“The main goal,” the report found, is not the conquest of Rafah but “to prevent arms and weapons smuggling.”
The current protocol between Israel and Egypt, agreed on when Israel withdrew its troops and settlers from Gaza in 2005, assigns Egypt to secure the border with a force of 750 soldiers equipped to combat terrorism and smuggling. Israeli officials say that the accord is outdated, not least because Hamas took control of the enclave in 2007, and Mr. Netanyahu has vowed to restore security along the border.

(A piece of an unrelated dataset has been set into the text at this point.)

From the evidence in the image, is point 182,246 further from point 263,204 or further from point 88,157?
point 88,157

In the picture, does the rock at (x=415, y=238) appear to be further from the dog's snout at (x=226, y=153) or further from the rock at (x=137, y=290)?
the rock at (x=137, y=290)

Egypt says that it has taken significant action to secure the area and eliminate the tunnels, and that some smuggling into Gaza occurs from Israel as well.
“There are now three barriers between Sinai and the Palestinian Rafah, with which any smuggling operation is impossible, neither above nor below the ground,” Egypt’s chief spokesman, Diaa Rashwan, said on Tuesday.
Nevertheless, the United States is brokering an agreement between Egypt and Israel to build a more technologically advanced barrier on the Egyptian side of the border, which would be financed by Washington and could be monitored from afar by the United States and Israel.
Should Israel take Rafah and secure the border, the question of who will govern Gaza after the fighting ends remains unanswered. “The key to rendering Gaza safe for Israelis, and for that matter for Gazans, lies in what follows the fighting,” said Lawrence Freedman, emeritus professor of war studies at King’s College, London.
“From the start the lack of a credible political dimension to Israel’s strategy has been its most evident flaw,” Mr. Freedman wrote in an email. Israel, he added, has failed to appreciate the impact of heavy civilian casualties on its reputation and has also failed to produce a plan for Gaza’s government and its reconstruction, “essential if Hamas is not to return to its former position.”